→ **WHAT THIS TASK INVOLVES**: The required output is the line containing "How great a" through the final line of the material below, printed exactly, with no other lines.

→ **Spatial question records**:
══════
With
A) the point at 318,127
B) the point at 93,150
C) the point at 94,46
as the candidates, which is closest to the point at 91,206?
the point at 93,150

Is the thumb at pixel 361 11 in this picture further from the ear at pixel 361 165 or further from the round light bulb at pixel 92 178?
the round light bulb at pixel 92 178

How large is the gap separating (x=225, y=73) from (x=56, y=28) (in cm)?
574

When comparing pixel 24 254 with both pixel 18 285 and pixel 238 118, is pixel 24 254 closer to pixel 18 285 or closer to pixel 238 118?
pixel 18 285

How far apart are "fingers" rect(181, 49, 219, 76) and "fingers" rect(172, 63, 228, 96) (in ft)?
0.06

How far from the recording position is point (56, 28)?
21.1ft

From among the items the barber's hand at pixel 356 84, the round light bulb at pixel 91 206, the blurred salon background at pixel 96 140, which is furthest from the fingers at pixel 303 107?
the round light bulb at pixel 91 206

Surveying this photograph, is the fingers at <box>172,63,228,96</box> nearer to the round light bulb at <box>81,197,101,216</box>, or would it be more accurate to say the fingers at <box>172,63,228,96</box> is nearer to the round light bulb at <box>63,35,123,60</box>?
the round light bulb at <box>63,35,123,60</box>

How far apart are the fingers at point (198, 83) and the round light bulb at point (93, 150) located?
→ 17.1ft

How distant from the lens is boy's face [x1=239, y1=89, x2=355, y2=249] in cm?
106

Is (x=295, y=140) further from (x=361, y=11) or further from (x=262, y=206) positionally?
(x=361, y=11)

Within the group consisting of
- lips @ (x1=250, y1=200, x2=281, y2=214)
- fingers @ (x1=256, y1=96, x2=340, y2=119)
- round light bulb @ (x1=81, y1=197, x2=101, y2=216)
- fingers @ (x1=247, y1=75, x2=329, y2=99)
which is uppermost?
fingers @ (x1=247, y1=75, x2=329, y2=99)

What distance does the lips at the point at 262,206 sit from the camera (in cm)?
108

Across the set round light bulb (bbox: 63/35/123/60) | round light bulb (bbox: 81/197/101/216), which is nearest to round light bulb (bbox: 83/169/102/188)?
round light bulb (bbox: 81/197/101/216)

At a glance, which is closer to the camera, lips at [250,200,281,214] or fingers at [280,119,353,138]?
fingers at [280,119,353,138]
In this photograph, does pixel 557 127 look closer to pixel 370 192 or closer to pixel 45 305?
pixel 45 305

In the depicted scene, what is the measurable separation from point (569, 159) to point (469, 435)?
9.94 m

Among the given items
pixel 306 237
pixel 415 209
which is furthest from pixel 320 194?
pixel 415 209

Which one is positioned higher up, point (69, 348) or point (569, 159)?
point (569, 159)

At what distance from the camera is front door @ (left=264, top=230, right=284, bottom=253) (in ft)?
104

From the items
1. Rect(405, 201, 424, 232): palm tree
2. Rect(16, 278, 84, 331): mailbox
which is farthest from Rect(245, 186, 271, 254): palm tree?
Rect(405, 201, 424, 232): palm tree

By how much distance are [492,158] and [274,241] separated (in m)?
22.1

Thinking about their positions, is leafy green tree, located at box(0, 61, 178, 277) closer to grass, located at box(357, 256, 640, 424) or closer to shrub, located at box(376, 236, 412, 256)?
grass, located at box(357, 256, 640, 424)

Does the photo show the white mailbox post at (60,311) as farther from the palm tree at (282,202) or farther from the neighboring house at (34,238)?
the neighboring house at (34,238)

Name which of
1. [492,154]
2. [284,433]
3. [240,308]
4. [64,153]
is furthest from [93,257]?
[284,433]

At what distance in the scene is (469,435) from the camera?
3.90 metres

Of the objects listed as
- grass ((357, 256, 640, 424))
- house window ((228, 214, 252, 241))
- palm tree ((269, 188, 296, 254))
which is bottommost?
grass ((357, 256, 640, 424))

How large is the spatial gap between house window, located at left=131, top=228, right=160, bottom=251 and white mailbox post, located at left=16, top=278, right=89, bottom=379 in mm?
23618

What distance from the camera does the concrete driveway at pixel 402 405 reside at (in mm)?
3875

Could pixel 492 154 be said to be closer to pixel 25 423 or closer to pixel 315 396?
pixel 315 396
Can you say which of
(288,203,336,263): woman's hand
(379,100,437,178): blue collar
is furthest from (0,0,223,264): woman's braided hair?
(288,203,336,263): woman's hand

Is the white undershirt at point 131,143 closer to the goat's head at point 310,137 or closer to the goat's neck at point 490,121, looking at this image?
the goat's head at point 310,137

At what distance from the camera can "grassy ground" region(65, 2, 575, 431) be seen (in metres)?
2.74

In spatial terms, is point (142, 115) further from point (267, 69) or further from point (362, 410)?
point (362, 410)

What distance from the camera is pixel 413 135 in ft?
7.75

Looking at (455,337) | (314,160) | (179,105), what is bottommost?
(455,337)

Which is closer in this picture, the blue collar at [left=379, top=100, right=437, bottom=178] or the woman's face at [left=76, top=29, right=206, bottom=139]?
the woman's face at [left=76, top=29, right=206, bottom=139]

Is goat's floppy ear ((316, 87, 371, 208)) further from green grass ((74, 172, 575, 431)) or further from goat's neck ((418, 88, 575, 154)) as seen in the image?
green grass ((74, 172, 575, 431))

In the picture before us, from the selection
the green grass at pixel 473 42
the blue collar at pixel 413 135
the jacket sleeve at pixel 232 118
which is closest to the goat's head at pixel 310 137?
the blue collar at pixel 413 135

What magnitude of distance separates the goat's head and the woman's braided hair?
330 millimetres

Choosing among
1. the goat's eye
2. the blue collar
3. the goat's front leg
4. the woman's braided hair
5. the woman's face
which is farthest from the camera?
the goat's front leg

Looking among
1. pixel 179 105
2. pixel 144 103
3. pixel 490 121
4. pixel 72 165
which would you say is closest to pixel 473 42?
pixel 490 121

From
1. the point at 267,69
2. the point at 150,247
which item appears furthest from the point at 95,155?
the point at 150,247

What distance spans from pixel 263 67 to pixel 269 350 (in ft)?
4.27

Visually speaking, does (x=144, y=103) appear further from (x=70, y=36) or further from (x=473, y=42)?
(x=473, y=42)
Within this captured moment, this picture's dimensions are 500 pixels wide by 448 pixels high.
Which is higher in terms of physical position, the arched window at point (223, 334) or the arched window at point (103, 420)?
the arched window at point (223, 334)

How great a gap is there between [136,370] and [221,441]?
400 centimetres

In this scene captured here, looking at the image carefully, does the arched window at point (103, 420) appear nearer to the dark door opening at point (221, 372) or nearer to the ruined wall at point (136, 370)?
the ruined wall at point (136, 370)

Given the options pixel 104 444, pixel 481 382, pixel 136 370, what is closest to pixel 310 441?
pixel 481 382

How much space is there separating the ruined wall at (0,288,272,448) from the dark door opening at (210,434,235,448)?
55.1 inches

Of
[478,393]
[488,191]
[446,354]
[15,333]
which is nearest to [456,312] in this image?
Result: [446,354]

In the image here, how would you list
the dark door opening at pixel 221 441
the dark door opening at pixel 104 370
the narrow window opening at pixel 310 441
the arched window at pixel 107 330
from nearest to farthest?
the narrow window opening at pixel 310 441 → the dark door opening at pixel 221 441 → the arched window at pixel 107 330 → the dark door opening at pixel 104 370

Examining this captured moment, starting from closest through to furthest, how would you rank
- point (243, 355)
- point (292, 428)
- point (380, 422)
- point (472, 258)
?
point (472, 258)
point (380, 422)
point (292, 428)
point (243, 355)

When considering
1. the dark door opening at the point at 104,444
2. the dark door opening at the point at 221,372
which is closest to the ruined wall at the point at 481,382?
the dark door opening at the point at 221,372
══════
→ **EXPECTED ANSWER**:
How great a gap is there between [136,370] and [221,441]?
400 centimetres

In this scene captured here, looking at the image carefully, does the arched window at point (103, 420) appear nearer to the dark door opening at point (221, 372) or nearer to the ruined wall at point (136, 370)?
the ruined wall at point (136, 370)

Given the options pixel 104 444, pixel 481 382, pixel 136 370, what is closest to pixel 310 441?
pixel 481 382

How much space is there separating the ruined wall at (0,288,272,448) from the dark door opening at (210,434,235,448)?
55.1 inches

Of
[478,393]
[488,191]
[446,354]
[15,333]
which is nearest to [456,312] in this image?
Result: [446,354]

In the image here, how would you list
the dark door opening at pixel 221 441
the dark door opening at pixel 104 370
the narrow window opening at pixel 310 441
the arched window at pixel 107 330
from nearest to farthest?
the narrow window opening at pixel 310 441 → the dark door opening at pixel 221 441 → the arched window at pixel 107 330 → the dark door opening at pixel 104 370

Examining this captured moment, starting from closest through to furthest, how would you rank
- point (243, 355)
- point (292, 428)
- point (380, 422)
- point (472, 258)
?
point (472, 258)
point (380, 422)
point (292, 428)
point (243, 355)

When considering
1. the dark door opening at the point at 104,444
2. the dark door opening at the point at 221,372
which is closest to the ruined wall at the point at 481,382?
the dark door opening at the point at 221,372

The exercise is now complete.